Tam Lok Hin (, born 19 January 1991) is a former Hong Kong professional footballer who played as a midfielder. He is currently the assistant coach of Hong Kong Premier League club Tai Po.

Club career

Workable
Tam Lok Hin made his Hong Kong First Division debut on 12 January 2008, in a match against Sun Hei, being substituted in the 70th minutes. However, this was his only league appearance in the season.

Eastern
After Workable was relegated at the end of the 2007–08 season, Tam followed former Workable coach Lee Kin Wo and manager Chan Hiu Ming to Eastern.
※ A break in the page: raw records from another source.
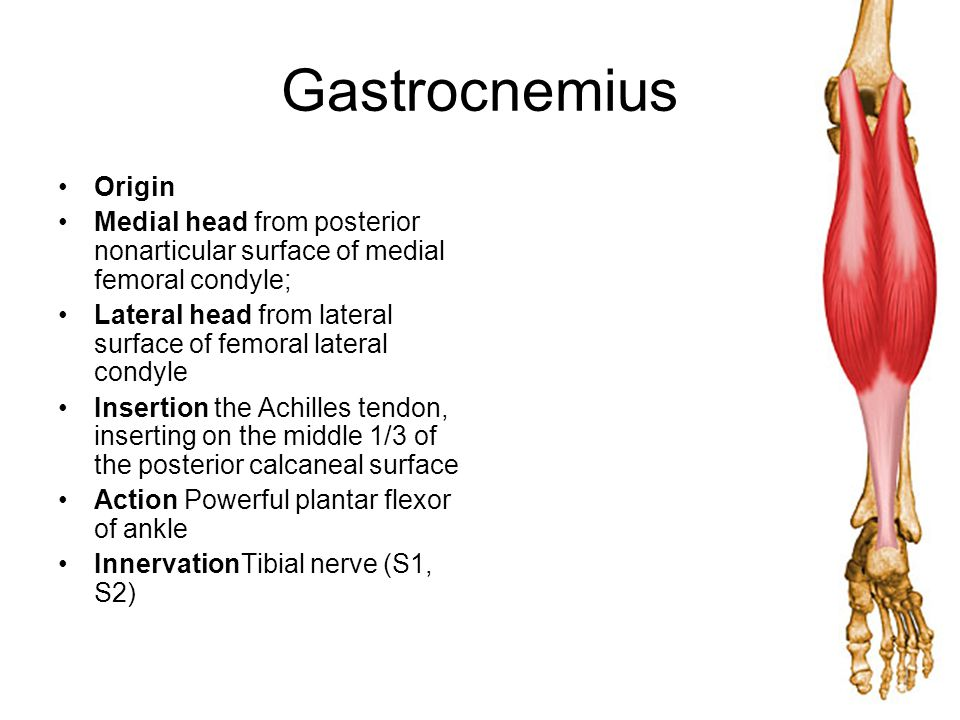 Gastrocnemius Origin. Medial head from posterior nonarticular surface of medial femoral condyle;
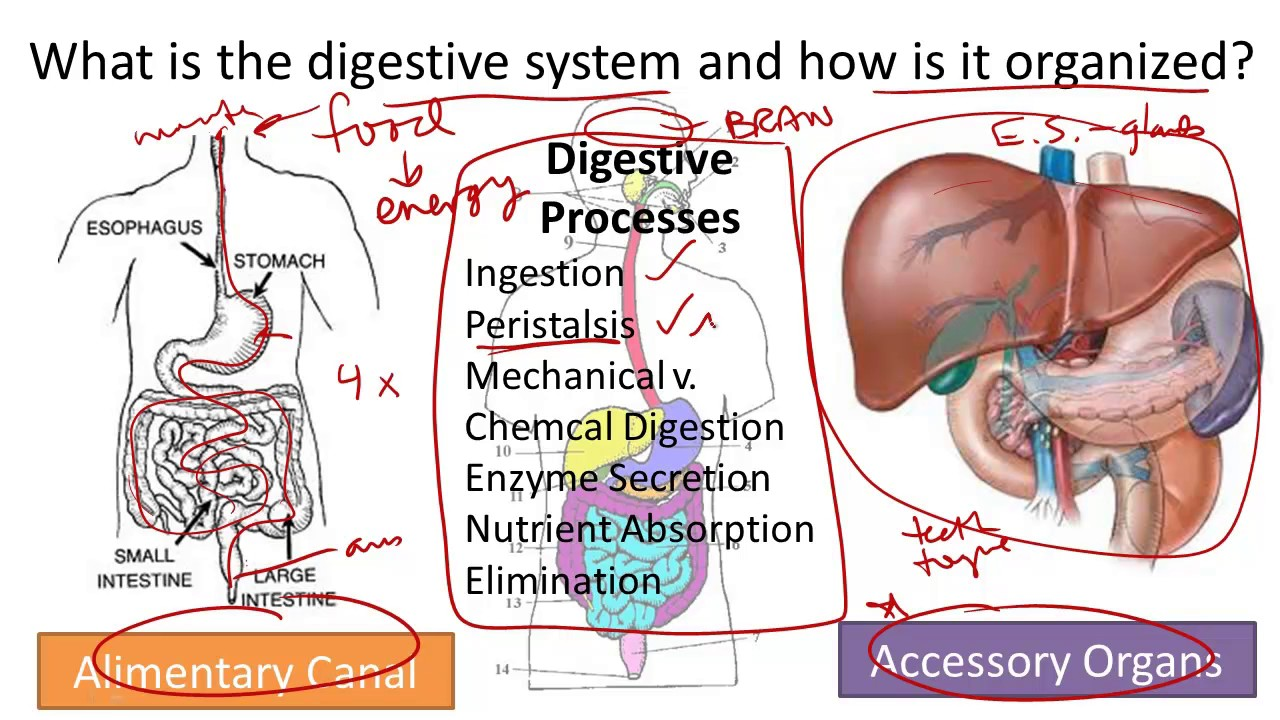 hight resolution of digestive system structure and function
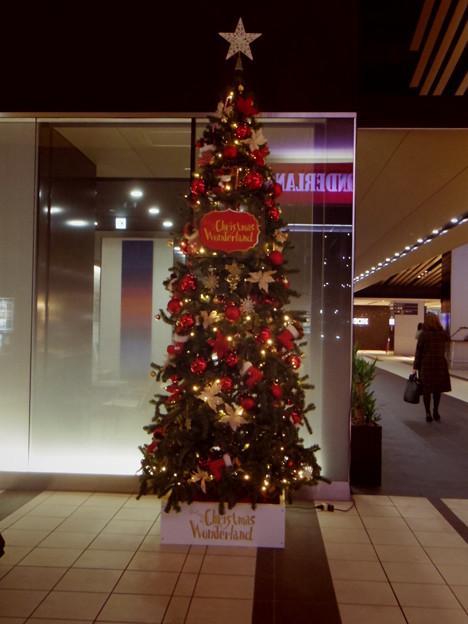 渋谷マークシティ クリスマスワンダーランド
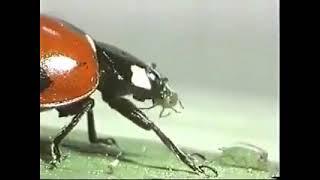 #Hashoratlar   Biologik kurash bo'yicha   Controladores biológicos depredadores y parasitoides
He got more chances to break into the Eastern first team during the 2008–09 season. He had made 13 league appearances and scored 3 three league goals. His first league goal was scored on 24 October 2008, helping his team to win 5–0 over Tuen Mun Progoal. He then scored 2 goals in a match for the first team on 15 November 2008, helping his team to win 5–0 over Mutual. However, the club did not achieve good results and decided to return to the Hong Kong Third Division at the end of the season.

Citizen
Tam Lok Hin signed for Citizen in 2009.

He was used as a substitute in the 2010–11 Hong Kong Senior Shield final and scored with a header to make it 3–3 between Citizen and South China. Citizen went on to win the game on penalty shootout.

Lee Man
On 21 May 2018, Lee Man announced that they had signed Tam.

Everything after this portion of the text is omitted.